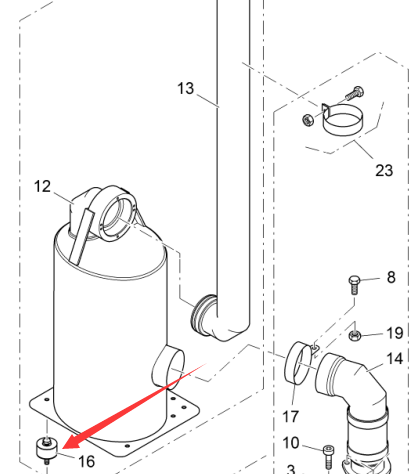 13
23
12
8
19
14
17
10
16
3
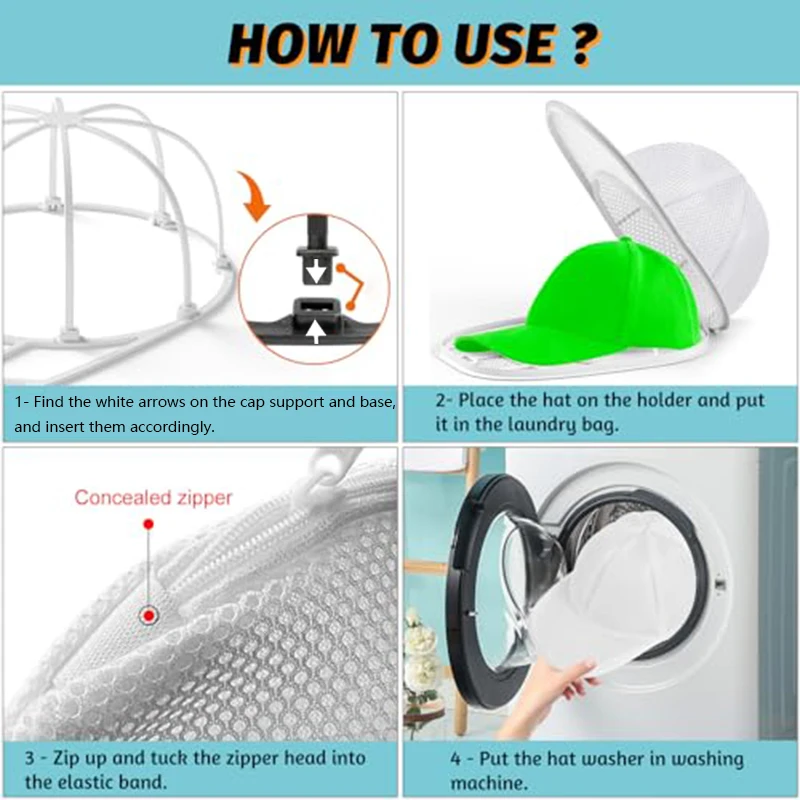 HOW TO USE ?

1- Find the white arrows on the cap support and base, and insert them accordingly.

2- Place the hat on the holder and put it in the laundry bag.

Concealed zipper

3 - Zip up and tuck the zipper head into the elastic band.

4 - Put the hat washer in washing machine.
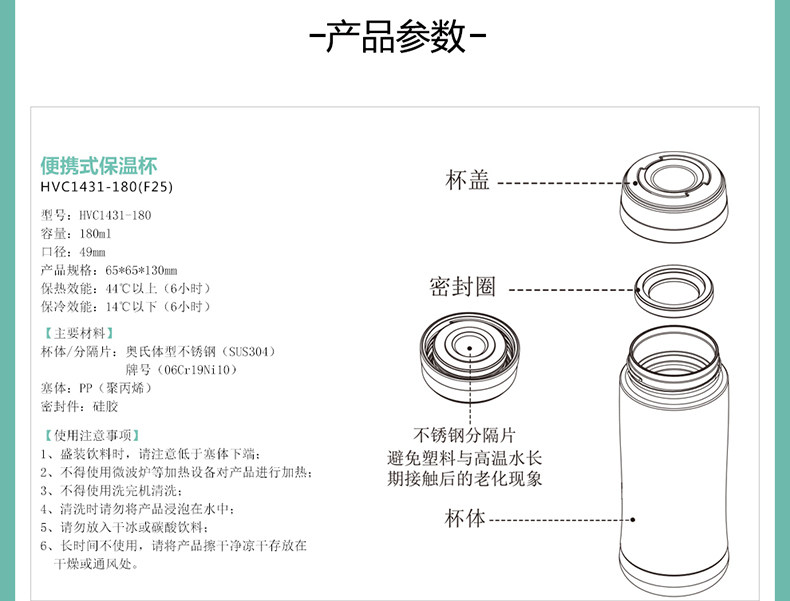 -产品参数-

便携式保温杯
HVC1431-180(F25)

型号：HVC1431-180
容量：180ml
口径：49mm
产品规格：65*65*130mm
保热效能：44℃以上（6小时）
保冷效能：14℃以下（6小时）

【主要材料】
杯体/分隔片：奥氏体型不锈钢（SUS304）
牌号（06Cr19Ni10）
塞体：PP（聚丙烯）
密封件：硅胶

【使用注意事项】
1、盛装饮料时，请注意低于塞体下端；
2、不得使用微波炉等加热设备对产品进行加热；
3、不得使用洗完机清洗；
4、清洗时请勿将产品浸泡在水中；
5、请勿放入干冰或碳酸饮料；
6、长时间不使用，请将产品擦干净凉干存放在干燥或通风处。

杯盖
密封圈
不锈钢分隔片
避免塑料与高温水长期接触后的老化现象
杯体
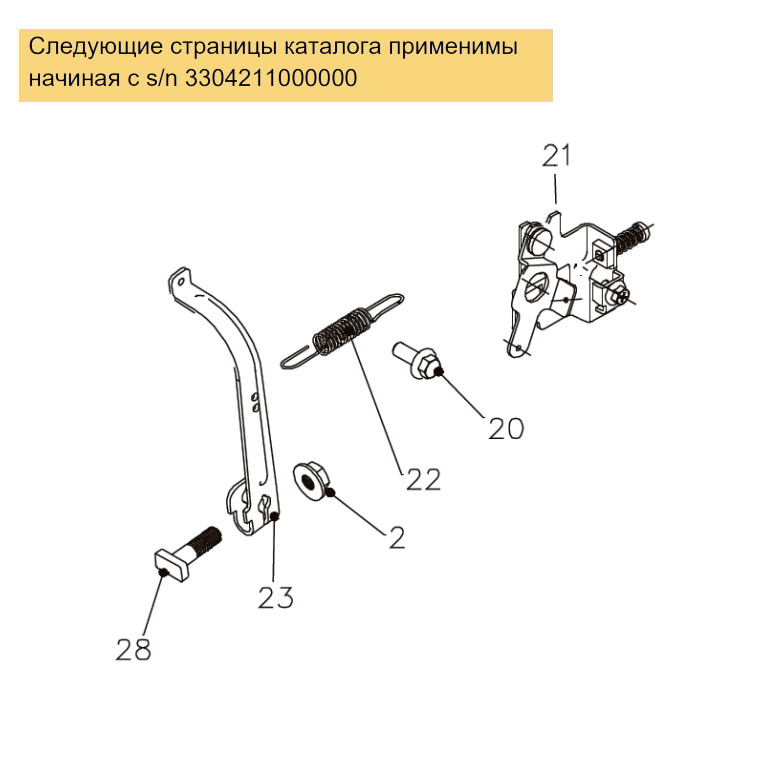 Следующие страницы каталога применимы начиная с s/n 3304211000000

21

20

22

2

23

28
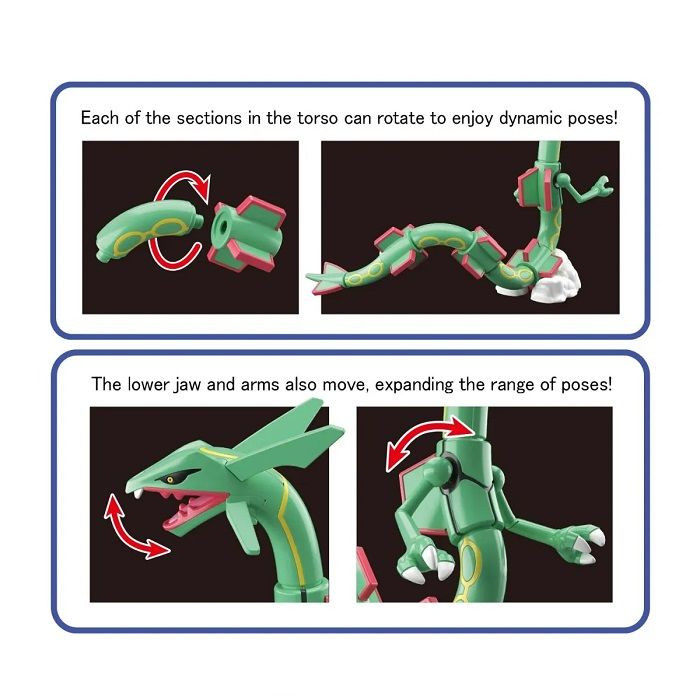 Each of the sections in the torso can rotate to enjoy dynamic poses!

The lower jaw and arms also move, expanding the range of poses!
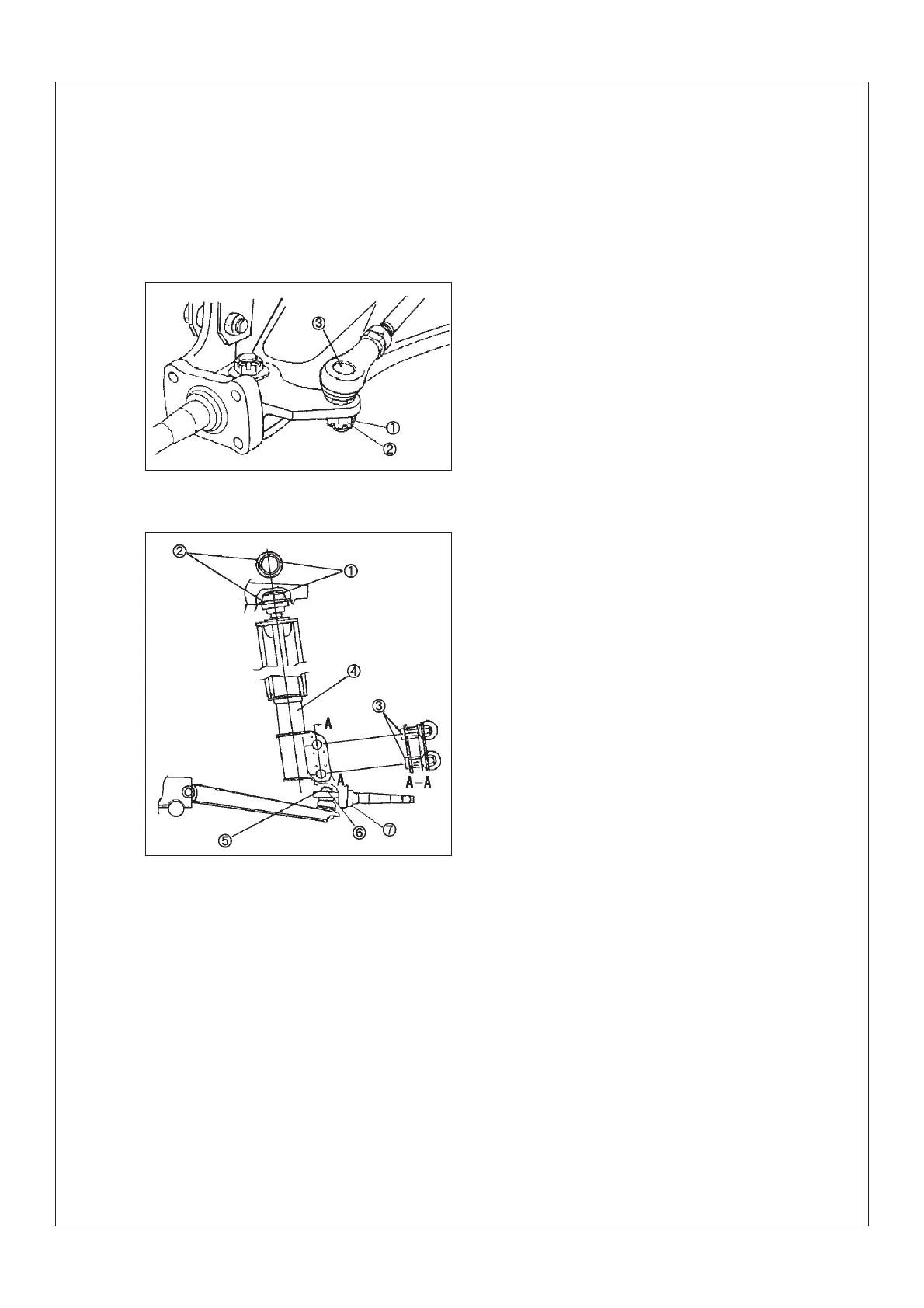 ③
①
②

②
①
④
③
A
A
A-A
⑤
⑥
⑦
* * *
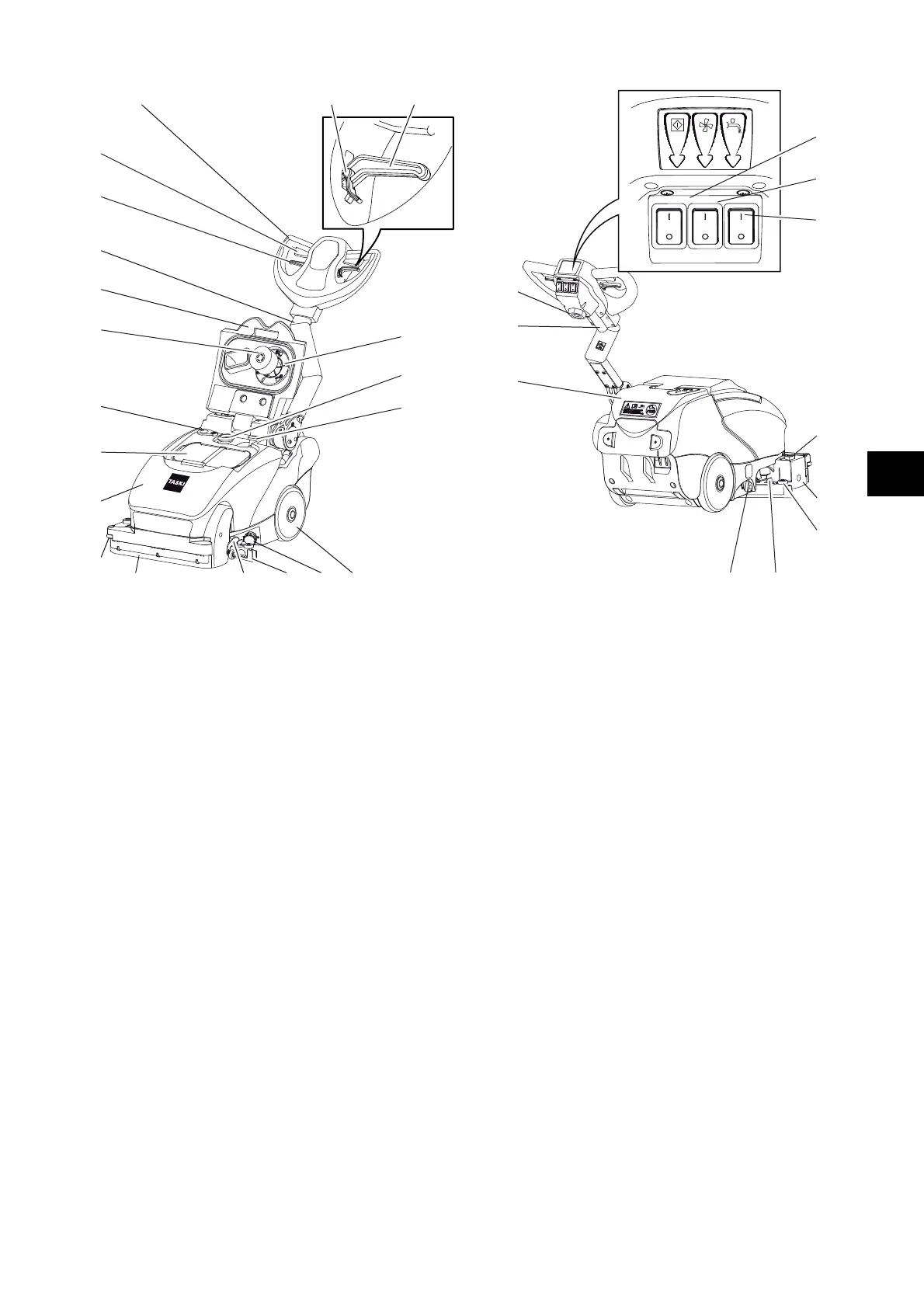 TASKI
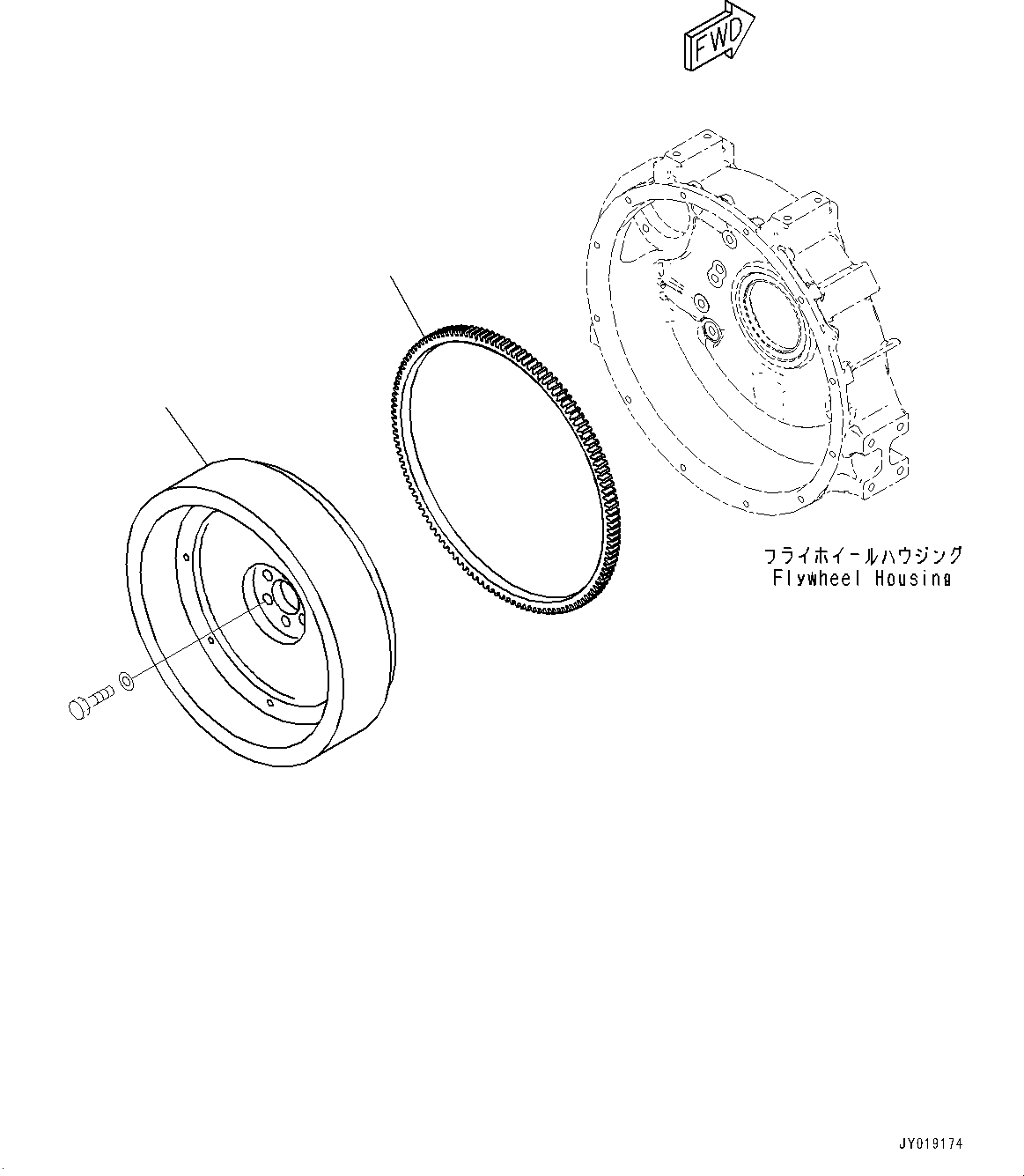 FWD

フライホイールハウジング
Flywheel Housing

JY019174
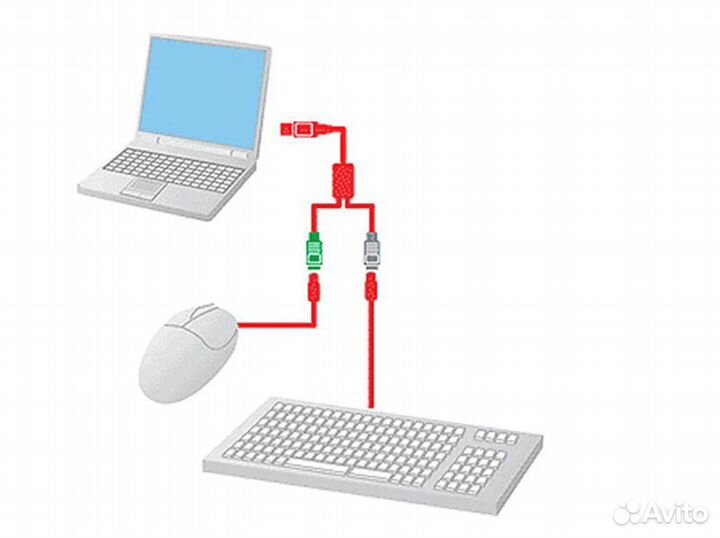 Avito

• _EXERCISE PROMPT_: Which of the lines above include the word "zipper"? List those lines.

• _TASK ANSWER_:
Concealed zipper
3 - Zip up and tuck the zipper head into the elastic band.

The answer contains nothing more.